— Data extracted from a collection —
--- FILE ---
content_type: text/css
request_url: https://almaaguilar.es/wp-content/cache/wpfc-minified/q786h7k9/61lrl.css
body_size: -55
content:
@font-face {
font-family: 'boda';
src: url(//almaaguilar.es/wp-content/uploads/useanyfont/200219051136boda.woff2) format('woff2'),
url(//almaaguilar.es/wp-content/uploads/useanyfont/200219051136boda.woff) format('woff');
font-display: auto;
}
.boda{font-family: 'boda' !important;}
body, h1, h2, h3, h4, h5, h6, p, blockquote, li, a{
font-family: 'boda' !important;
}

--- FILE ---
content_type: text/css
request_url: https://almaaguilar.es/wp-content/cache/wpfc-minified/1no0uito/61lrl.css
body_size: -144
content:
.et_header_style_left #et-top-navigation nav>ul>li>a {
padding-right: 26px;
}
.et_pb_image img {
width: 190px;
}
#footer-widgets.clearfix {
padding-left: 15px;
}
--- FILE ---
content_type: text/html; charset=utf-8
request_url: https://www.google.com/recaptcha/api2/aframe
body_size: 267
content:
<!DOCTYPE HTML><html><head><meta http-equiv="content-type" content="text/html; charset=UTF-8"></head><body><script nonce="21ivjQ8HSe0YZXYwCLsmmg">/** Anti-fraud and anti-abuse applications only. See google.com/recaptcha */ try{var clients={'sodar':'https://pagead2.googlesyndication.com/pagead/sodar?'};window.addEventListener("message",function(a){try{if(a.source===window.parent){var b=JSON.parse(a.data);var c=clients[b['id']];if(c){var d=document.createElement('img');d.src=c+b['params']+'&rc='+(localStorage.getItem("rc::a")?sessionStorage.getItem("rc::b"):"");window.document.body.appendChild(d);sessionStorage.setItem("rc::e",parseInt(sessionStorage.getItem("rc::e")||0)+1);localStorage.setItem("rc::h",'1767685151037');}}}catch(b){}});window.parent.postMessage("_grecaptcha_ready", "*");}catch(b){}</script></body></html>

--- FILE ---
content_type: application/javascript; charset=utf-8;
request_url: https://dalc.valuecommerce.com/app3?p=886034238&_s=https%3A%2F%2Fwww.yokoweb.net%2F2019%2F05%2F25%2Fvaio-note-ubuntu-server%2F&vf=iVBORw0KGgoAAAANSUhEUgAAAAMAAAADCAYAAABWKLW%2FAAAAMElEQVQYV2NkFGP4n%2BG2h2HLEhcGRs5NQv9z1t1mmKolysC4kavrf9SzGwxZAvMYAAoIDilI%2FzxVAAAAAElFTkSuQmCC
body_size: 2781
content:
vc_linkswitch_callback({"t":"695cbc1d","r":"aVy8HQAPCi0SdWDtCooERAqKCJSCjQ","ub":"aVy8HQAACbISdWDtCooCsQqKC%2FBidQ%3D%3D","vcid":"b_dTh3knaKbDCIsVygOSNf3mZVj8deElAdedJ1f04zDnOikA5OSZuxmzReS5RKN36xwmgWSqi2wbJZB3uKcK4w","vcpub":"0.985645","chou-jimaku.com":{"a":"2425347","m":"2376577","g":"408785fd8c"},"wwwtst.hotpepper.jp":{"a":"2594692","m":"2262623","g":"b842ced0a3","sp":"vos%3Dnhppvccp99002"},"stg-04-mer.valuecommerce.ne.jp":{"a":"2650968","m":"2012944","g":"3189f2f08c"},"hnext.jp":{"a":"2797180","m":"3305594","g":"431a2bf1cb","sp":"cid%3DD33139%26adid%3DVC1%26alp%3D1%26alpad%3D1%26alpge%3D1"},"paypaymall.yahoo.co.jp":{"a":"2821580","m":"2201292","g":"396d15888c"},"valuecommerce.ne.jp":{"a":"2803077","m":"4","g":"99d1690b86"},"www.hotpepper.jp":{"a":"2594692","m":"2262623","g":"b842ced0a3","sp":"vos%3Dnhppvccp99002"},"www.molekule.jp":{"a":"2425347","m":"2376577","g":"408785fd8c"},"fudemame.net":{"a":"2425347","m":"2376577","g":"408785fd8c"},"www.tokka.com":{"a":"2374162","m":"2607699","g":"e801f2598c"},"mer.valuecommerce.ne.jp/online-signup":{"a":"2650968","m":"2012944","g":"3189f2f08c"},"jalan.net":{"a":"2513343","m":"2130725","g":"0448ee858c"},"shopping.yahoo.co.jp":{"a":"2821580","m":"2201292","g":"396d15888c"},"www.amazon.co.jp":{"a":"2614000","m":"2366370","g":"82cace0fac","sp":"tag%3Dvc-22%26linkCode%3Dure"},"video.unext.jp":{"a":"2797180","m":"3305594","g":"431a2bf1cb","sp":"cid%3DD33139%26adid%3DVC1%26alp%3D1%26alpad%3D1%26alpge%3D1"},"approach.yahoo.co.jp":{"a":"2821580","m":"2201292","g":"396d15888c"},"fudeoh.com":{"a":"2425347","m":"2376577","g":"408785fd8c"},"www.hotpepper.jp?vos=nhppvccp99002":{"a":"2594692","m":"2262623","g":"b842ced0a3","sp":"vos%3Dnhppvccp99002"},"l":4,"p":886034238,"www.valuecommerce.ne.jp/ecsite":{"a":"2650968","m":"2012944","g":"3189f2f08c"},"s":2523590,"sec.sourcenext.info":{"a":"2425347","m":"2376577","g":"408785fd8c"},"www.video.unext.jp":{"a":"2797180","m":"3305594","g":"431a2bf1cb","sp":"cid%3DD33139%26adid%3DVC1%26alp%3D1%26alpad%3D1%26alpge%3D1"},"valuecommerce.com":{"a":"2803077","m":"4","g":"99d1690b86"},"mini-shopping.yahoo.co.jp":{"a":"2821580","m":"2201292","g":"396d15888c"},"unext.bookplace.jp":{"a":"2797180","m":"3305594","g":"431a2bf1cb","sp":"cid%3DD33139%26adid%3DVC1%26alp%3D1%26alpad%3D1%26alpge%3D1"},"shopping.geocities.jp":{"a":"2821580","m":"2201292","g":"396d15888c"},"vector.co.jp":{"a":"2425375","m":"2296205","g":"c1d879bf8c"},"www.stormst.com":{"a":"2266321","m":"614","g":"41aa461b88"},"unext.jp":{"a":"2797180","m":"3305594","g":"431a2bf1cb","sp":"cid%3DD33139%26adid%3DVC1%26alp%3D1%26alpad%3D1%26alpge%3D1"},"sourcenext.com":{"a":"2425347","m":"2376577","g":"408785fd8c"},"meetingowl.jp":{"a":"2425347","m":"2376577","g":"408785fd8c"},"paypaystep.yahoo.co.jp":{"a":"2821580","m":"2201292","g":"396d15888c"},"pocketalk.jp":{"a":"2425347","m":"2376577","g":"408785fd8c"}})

— Work instruction —
Reproduce each record exactly as it appears.

— Answer box —
--- FILE ---
content_type: text/css
request_url: https://almaaguilar.es/wp-content/cache/wpfc-minified/q786h7k9/61lrl.css
body_size: -55
content:
@font-face {
font-family: 'boda';
src: url(//almaaguilar.es/wp-content/uploads/useanyfont/200219051136boda.woff2) format('woff2'),
url(//almaaguilar.es/wp-content/uploads/useanyfont/200219051136boda.woff) format('woff');
font-display: auto;
}
.boda{font-family: 'boda' !important;}
body, h1, h2, h3, h4, h5, h6, p, blockquote, li, a{
font-family: 'boda' !important;
}

--- FILE ---
content_type: text/css
request_url: https://almaaguilar.es/wp-content/cache/wpfc-minified/1no0uito/61lrl.css
body_size: -144
content:
.et_header_style_left #et-top-navigation nav>ul>li>a {
padding-right: 26px;
}
.et_pb_image img {
width: 190px;
}
#footer-widgets.clearfix {
padding-left: 15px;
}
--- FILE ---
content_type: text/html; charset=utf-8
request_url: https://www.google.com/recaptcha/api2/aframe
body_size: 267
content:
<!DOCTYPE HTML><html><head><meta http-equiv="content-type" content="text/html; charset=UTF-8"></head><body><script nonce="21ivjQ8HSe0YZXYwCLsmmg">/** Anti-fraud and anti-abuse applications only. See google.com/recaptcha */ try{var clients={'sodar':'https://pagead2.googlesyndication.com/pagead/sodar?'};window.addEventListener("message",function(a){try{if(a.source===window.parent){var b=JSON.parse(a.data);var c=clients[b['id']];if(c){var d=document.createElement('img');d.src=c+b['params']+'&rc='+(localStorage.getItem("rc::a")?sessionStorage.getItem("rc::b"):"");window.document.body.appendChild(d);sessionStorage.setItem("rc::e",parseInt(sessionStorage.getItem("rc::e")||0)+1);localStorage.setItem("rc::h",'1767685151037');}}}catch(b){}});window.parent.postMessage("_grecaptcha_ready", "*");}catch(b){}</script></body></html>

--- FILE ---
content_type: application/javascript; charset=utf-8;
request_url: https://dalc.valuecommerce.com/app3?p=886034238&_s=https%3A%2F%2Fwww.yokoweb.net%2F2019%2F05%2F25%2Fvaio-note-ubuntu-server%2F&vf=iVBORw0KGgoAAAANSUhEUgAAAAMAAAADCAYAAABWKLW%2FAAAAMElEQVQYV2NkFGP4n%2BG2h2HLEhcGRs5NQv9z1t1mmKolysC4kavrf9SzGwxZAvMYAAoIDilI%2FzxVAAAAAElFTkSuQmCC
body_size: 2781
content:
vc_linkswitch_callback({"t":"695cbc1d","r":"aVy8HQAPCi0SdWDtCooERAqKCJSCjQ","ub":"aVy8HQAACbISdWDtCooCsQqKC%2FBidQ%3D%3D","vcid":"b_dTh3knaKbDCIsVygOSNf3mZVj8deElAdedJ1f04zDnOikA5OSZuxmzReS5RKN36xwmgWSqi2wbJZB3uKcK4w","vcpub":"0.985645","chou-jimaku.com":{"a":"2425347","m":"2376577","g":"408785fd8c"},"wwwtst.hotpepper.jp":{"a":"2594692","m":"2262623","g":"b842ced0a3","sp":"vos%3Dnhppvccp99002"},"stg-04-mer.valuecommerce.ne.jp":{"a":"2650968","m":"2012944","g":"3189f2f08c"},"hnext.jp":{"a":"2797180","m":"3305594","g":"431a2bf1cb","sp":"cid%3DD33139%26adid%3DVC1%26alp%3D1%26alpad%3D1%26alpge%3D1"},"paypaymall.yahoo.co.jp":{"a":"2821580","m":"2201292","g":"396d15888c"},"valuecommerce.ne.jp":{"a":"2803077","m":"4","g":"99d1690b86"},"www.hotpepper.jp":{"a":"2594692","m":"2262623","g":"b842ced0a3","sp":"vos%3Dnhppvccp99002"},"www.molekule.jp":{"a":"2425347","m":"2376577","g":"408785fd8c"},"fudemame.net":{"a":"2425347","m":"2376577","g":"408785fd8c"},"www.tokka.com":{"a":"2374162","m":"2607699","g":"e801f2598c"},"mer.valuecommerce.ne.jp/online-signup":{"a":"2650968","m":"2012944","g":"3189f2f08c"},"jalan.net":{"a":"2513343","m":"2130725","g":"0448ee858c"},"shopping.yahoo.co.jp":{"a":"2821580","m":"2201292","g":"396d15888c"},"www.amazon.co.jp":{"a":"2614000","m":"2366370","g":"82cace0fac","sp":"tag%3Dvc-22%26linkCode%3Dure"},"video.unext.jp":{"a":"2797180","m":"3305594","g":"431a2bf1cb","sp":"cid%3DD33139%26adid%3DVC1%26alp%3D1%26alpad%3D1%26alpge%3D1"},"approach.yahoo.co.jp":{"a":"2821580","m":"2201292","g":"396d15888c"},"fudeoh.com":{"a":"2425347","m":"2376577","g":"408785fd8c"},"www.hotpepper.jp?vos=nhppvccp99002":{"a":"2594692","m":"2262623","g":"b842ced0a3","sp":"vos%3Dnhppvccp99002"},"l":4,"p":886034238,"www.valuecommerce.ne.jp/ecsite":{"a":"2650968","m":"2012944","g":"3189f2f08c"},"s":2523590,"sec.sourcenext.info":{"a":"2425347","m":"2376577","g":"408785fd8c"},"www.video.unext.jp":{"a":"2797180","m":"3305594","g":"431a2bf1cb","sp":"cid%3DD33139%26adid%3DVC1%26alp%3D1%26alpad%3D1%26alpge%3D1"},"valuecommerce.com":{"a":"2803077","m":"4","g":"99d1690b86"},"mini-shopping.yahoo.co.jp":{"a":"2821580","m":"2201292","g":"396d15888c"},"unext.bookplace.jp":{"a":"2797180","m":"3305594","g":"431a2bf1cb","sp":"cid%3DD33139%26adid%3DVC1%26alp%3D1%26alpad%3D1%26alpge%3D1"},"shopping.geocities.jp":{"a":"2821580","m":"2201292","g":"396d15888c"},"vector.co.jp":{"a":"2425375","m":"2296205","g":"c1d879bf8c"},"www.stormst.com":{"a":"2266321","m":"614","g":"41aa461b88"},"unext.jp":{"a":"2797180","m":"3305594","g":"431a2bf1cb","sp":"cid%3DD33139%26adid%3DVC1%26alp%3D1%26alpad%3D1%26alpge%3D1"},"sourcenext.com":{"a":"2425347","m":"2376577","g":"408785fd8c"},"meetingowl.jp":{"a":"2425347","m":"2376577","g":"408785fd8c"},"paypaystep.yahoo.co.jp":{"a":"2821580","m":"2201292","g":"396d15888c"},"pocketalk.jp":{"a":"2425347","m":"2376577","g":"408785fd8c"}})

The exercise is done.